Federal immigrant detention has long been a boon to private prison companies Corrections Corporation of America (CCA) and the GEO Group, the nation’s two largest private prison firms, both of which trade on the New York Stock Exchange. Much of that success is the direct result of lobbyists employed by the private prison contractors.

Between 2011 and 2012, CCA and GEO spent over $4,350,000 competing for federal prison contracts. Many of those contracts involved the detention of undocumented immigrants. While that may seem like a lot of money, the two companies netted $1.4 billion in detention contracts from the federal government in 2011 alone. The more prominent lobbying firms that represent CCA include Akin Gump Strauss Hauer & Feld, LLP; McBee Strategic Consulting, LLC; Mehlman Vogel Castagnetti, Inc.; and Sisco Consulting, LLC.

According to their 2015 annual reports, both CCA and GEO Group receive over 40% of their gross revenue from the federal government – and a large amount of that revenue is from Immigration and Customs Enforcement (ICE), for immigrant detention.

Grassroots Leadership and Detention Watch Network, both non-profit organizations that oppose prison privatization, reported that over half of ICE detention facilities are operated by private contractors. Those private prison firms thus have a financial interest in the continued criminalization and incarceration of undocumented immigrants.

 “At the federal level, initiatives related to border enforcement and immigration detention with an emphasis on criminal alien populations as well as the consolidation of existing detainee populations have continued to create demand for larger-scale, cost efficient facilities,” stated George Zoley, CEO of the GEO Group.

In its most recent annual report, CCA acknowledged that immigration reform “could affect the number of persons arrested, convicted, and sentenced, thereby potentially reducing demand for correctional facilities” to house detainees.

Consequently, the two private prison corporations have spent large sums on lobbyists to protect their interests. CCA spends most of its money lobbying the House and Senate on issues that include “the construction and management of private prisons and detention facilities”; “monitor[ing] immigration reform” and “provisions related to ICE detention.” It paid over $2 million to lobbyists in 2011 and 2012 to lobby for a Department of Homeland Security appropriations bill, specifically with respect to “provisions related to ICE detention; as well as the House of Representatives and the Senate on homeland security issues related to the private prison industry.”

Over the same 2011-2012 time period, GEO forked over more than $220,000 for three lobbyists to represent its interests on issues related to “alternatives to detention.” GEO also has a financial interest in such “alternatives” – in 2011 the company purchased BI Incorporated, which provides GPS monitoring of offenders, including released immigrant detainees.

*Dataset:*
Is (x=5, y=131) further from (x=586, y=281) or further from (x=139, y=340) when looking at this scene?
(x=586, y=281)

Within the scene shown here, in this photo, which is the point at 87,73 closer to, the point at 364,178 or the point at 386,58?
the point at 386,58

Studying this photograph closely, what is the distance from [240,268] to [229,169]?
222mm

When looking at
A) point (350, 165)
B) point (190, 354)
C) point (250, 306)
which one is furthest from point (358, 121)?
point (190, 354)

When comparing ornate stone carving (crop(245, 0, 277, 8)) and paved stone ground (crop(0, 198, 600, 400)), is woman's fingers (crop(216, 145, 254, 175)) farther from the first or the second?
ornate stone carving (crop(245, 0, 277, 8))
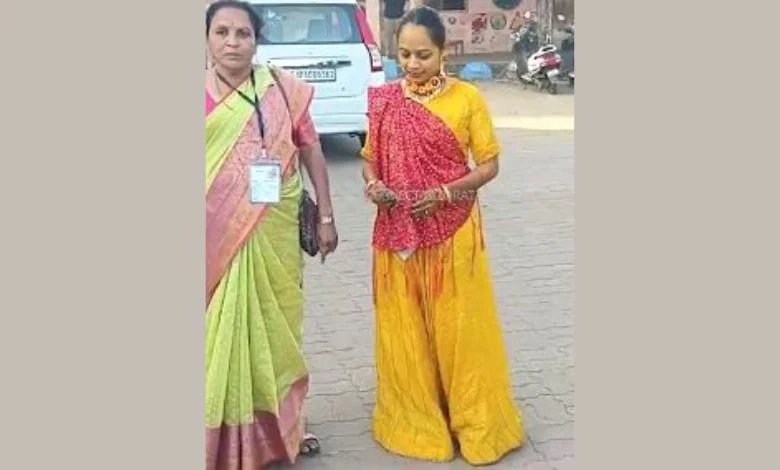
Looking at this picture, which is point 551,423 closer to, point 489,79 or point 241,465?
point 241,465

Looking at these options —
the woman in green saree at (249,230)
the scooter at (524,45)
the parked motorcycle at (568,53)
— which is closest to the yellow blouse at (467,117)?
the woman in green saree at (249,230)

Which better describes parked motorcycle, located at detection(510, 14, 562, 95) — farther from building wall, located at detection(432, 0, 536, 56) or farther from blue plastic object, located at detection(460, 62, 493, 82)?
building wall, located at detection(432, 0, 536, 56)

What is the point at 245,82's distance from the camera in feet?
10.6

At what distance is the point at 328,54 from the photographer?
30.9 feet

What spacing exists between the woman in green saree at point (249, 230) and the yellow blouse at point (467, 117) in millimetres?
439

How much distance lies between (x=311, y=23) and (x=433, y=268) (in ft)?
21.5

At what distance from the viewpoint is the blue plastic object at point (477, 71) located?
17.6 meters

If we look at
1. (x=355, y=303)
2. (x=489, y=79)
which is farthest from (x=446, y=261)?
(x=489, y=79)

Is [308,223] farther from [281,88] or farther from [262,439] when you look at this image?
[262,439]

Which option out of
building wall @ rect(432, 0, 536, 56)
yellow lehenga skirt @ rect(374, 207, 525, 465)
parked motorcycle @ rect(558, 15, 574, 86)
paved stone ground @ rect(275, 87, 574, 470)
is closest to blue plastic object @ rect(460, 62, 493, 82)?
building wall @ rect(432, 0, 536, 56)

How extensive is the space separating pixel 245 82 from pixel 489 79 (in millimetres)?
14778

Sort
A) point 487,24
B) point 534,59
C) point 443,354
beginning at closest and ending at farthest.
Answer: point 443,354, point 534,59, point 487,24

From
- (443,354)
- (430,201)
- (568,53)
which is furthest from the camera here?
(568,53)

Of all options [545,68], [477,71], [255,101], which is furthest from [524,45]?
[255,101]
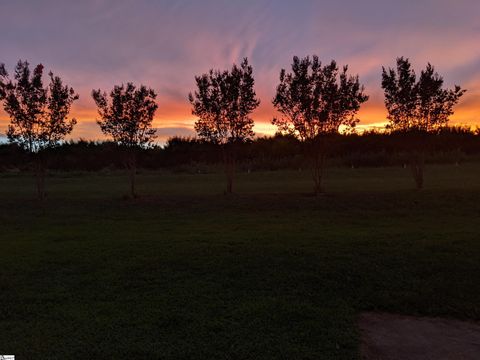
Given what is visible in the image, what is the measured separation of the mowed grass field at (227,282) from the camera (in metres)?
5.64

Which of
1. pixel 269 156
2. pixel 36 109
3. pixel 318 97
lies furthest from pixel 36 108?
pixel 269 156

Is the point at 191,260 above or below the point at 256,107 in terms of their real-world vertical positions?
below

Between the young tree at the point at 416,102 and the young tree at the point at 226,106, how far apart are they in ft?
23.3

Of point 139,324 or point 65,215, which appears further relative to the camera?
point 65,215

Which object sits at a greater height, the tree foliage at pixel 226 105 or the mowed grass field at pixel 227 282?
the tree foliage at pixel 226 105

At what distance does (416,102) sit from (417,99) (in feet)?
0.52

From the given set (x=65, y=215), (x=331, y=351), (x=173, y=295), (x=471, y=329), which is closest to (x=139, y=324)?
(x=173, y=295)

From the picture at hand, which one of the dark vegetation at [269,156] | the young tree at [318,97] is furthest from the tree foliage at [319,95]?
the dark vegetation at [269,156]

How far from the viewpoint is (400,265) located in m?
9.09

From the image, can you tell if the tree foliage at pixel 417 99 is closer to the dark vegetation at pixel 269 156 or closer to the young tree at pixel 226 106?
the young tree at pixel 226 106

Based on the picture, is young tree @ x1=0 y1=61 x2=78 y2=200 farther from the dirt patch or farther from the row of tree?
the dirt patch

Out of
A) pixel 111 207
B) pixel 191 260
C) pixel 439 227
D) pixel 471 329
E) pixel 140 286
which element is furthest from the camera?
pixel 111 207

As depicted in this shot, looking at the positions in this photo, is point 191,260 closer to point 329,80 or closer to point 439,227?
point 439,227

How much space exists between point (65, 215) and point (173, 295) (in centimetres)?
1298
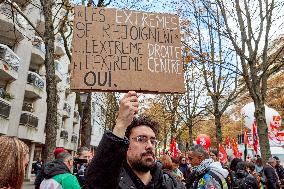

*Set exercise A:*
According to the article on private prison lobbying, how much did CCA and GEO spend between 2011 and 2012 competing for federal prison contracts?
*Set exercise B:*
Please list every lobbying firm that the article on private prison lobbying names as representing CCA.
The items are separate material, apart from the article on private prison lobbying.

*Exercise result A:*
Over $4,350,000.

*Exercise result B:*
- Akin Gump Strauss Hauer & Feld, LLP
- McBee Strategic Consulting, LLC
- Mehlman Vogel Castagnetti, Inc.
- Sisco Consulting, LLC